How can Tensorflow be used to download and explore the Iliad dataset using Python?

Last Updated : 27 Jun, 2022

Tensorflow is a free open-source machine learning and artificial intelligence library widely popular for training and deploying neural networks. It is developed by Google Brain Team and supports a wide range of platforms. In this tutorial, we will learn to download, load and explore the famous Iliad dataset.
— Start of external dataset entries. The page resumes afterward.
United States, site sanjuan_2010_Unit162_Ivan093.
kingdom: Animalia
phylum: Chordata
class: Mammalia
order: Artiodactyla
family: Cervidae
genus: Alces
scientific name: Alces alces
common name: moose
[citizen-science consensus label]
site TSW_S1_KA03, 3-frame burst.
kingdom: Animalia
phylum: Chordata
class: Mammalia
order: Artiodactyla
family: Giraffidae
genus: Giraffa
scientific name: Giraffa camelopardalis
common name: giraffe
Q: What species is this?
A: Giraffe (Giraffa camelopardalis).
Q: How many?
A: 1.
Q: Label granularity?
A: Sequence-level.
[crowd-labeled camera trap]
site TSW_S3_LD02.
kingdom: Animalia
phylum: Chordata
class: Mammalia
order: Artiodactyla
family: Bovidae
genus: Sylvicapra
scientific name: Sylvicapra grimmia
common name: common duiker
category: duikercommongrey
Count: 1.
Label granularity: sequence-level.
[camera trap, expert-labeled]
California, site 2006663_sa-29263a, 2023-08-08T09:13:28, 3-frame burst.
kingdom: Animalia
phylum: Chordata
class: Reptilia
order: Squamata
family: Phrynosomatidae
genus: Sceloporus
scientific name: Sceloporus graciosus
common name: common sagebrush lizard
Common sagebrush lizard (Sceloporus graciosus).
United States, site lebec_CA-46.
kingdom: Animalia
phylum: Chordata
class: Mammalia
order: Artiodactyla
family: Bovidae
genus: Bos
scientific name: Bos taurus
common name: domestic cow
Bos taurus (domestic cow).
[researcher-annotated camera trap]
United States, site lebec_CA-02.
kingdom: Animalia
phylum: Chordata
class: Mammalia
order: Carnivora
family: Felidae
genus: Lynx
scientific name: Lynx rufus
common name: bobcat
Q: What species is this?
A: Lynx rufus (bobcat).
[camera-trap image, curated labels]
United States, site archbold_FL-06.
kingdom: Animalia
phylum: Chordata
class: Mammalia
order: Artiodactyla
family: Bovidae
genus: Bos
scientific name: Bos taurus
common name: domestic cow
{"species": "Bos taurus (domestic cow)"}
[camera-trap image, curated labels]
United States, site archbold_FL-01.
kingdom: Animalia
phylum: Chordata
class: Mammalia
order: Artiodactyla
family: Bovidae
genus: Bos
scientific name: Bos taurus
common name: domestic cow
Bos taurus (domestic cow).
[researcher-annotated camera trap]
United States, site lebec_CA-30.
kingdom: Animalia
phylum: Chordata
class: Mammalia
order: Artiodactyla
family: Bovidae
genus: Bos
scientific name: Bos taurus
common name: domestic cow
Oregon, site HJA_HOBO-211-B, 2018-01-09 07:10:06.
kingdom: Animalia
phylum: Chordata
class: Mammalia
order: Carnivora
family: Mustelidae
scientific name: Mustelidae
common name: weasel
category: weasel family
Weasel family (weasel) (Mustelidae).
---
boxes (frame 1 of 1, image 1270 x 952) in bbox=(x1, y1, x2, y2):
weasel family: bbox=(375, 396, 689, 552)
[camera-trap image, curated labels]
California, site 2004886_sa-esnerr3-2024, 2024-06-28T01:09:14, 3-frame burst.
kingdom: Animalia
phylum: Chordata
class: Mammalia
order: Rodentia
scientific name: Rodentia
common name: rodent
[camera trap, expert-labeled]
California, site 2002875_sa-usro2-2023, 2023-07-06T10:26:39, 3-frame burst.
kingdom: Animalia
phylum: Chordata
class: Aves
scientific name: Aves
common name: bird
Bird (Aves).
In the Iliad dataset, there are various works of different English translations of the same Homer’s Iliad text. Tensorflow has modified the documents for focusing on the examples of their work. The dataset is available at the following URL.

https://storage.googleapis.com/download.tensorflow.org/data/illiad/

Example: In the following example, we will take the works of three translators named: William Cowper, Edward, Earl of Derb, and Samuel Butler. Then with the help of TensorFlow, we will load them and classify their works with their translations.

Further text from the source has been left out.